Shaobo Wang picture Shaobo Wang · May 4, 2011 · Viewed 16.1k times · Source

I am working on programs in Linux which needs mmap file from harddrive, but i have a question, what can make it fail. Like if all the memories are fragmented, which has only 200M each, but i want to mmap a file to a memory of 1000M, will it succeed??

And another question, are there any tools in linux for recollect memory like some tools in Windows, e.g. the built-in tool for xp.

Thanks.

Answer

Wyzard picture Wyzard · May 4, 2011

mmap() uses addresses outide your program's heap area, so heap fragmentation isn't a problem, except to the extent that it can make the heap take up more space, and reduce the available space for mappings.

If you have lots of mapped files, you could potentially run into problems with fragmentation on a 32-bit system where the address space is relatively constrained. On a 64-bit system, fragmentation is unlikely to be a problem because even if you have only small regions available between existing mappings, there's still lots and lots of available contiguous address space, adjacent to the existing mappings.

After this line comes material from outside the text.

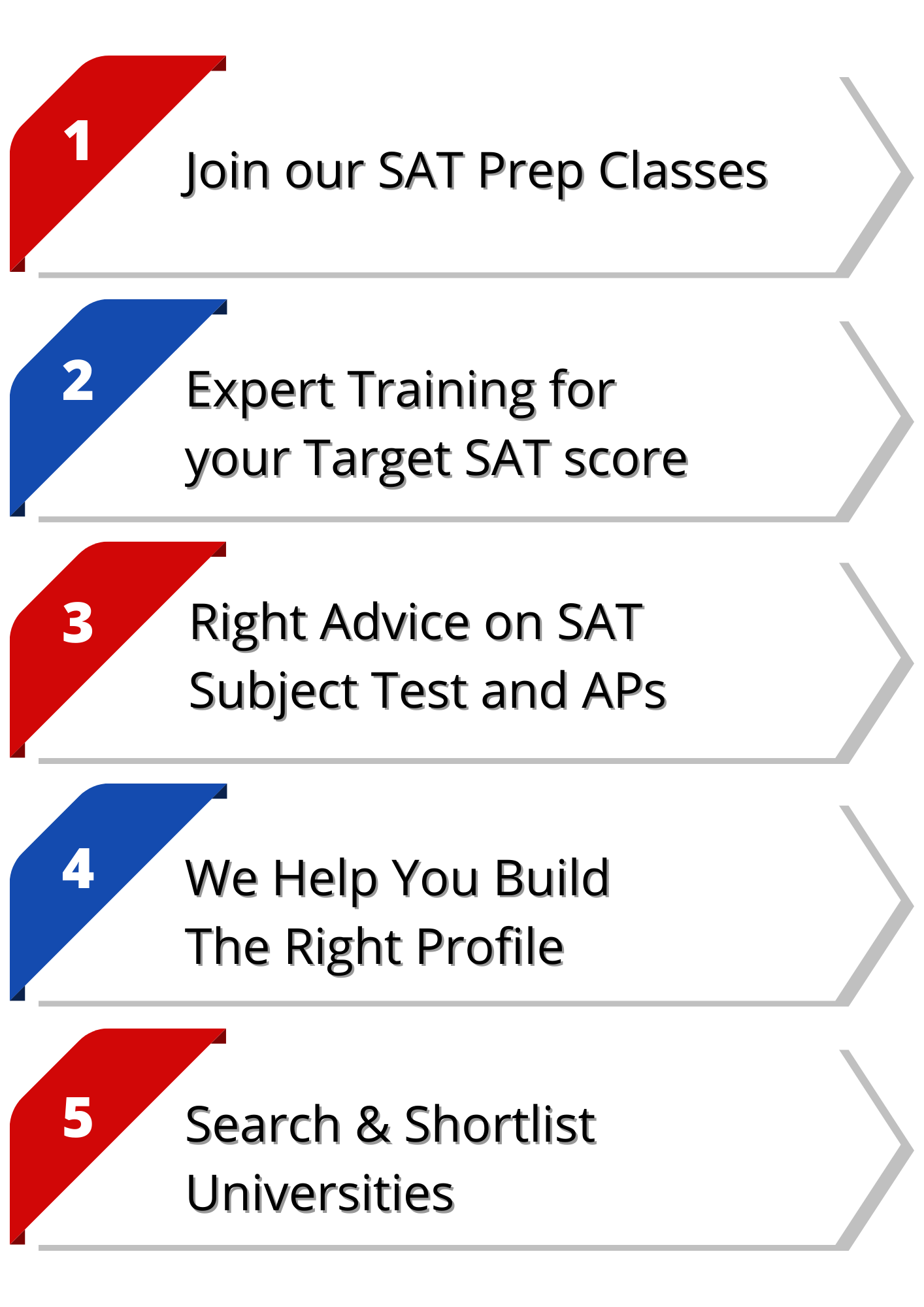 1 Join our SAT Prep Classes

2 Expert Training for your Target SAT score

3 Right Advice on SAT Subject Test and APs

4 We Help You Build The Right Profile

5 Search & Shortlist Universities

The more common problem on a 32-bit system is that the address space is just too small to map large files at all. Of the 4GB address space, typically 2GB is available to userspace, with the other 2GB being reserved by the kernel. Of that available 2GB, your mappings have to share space with the program's code and stacks (typically small) and heap (potentially large).

In short, mmap() can often fail on 32-bit systems if the file is too large, but you're unlikely to ever have a file large enough to cause that problem on a 64-bit system.

If you're creating a private copy-on-write mapping, it can also fail due to lack of swap space. The kernel has to ensure that the sum of available RAM and swap is large enough to hold the size of your mapping, in case you modify all the pages so that the kernel is forced to make private copies of them all. A shared mapping shouldn't have this problem, since changes can be flushed to the file on disk, and then the pages can be discarded if memory is scarce and reloaded from disk later.

Of course, a mapping can also fail if you don't have permission to access the file, or if it's not a type of file that can be mapped (such as a directory or a socket).

It's not clear what you mean about recollecting memory. Remember that the scarce resource that mmap() consumes isn't memory, it's address space. You can potentially map a 1GB file even if the machine actually only has 128MB of RAM, but on a 32-bit system you can't map a 4GB file even if the machine has 16GB of RAM.

The concept of virtual memory is essential to understanding what mmap() does, so read about that if you're not familiar with it already.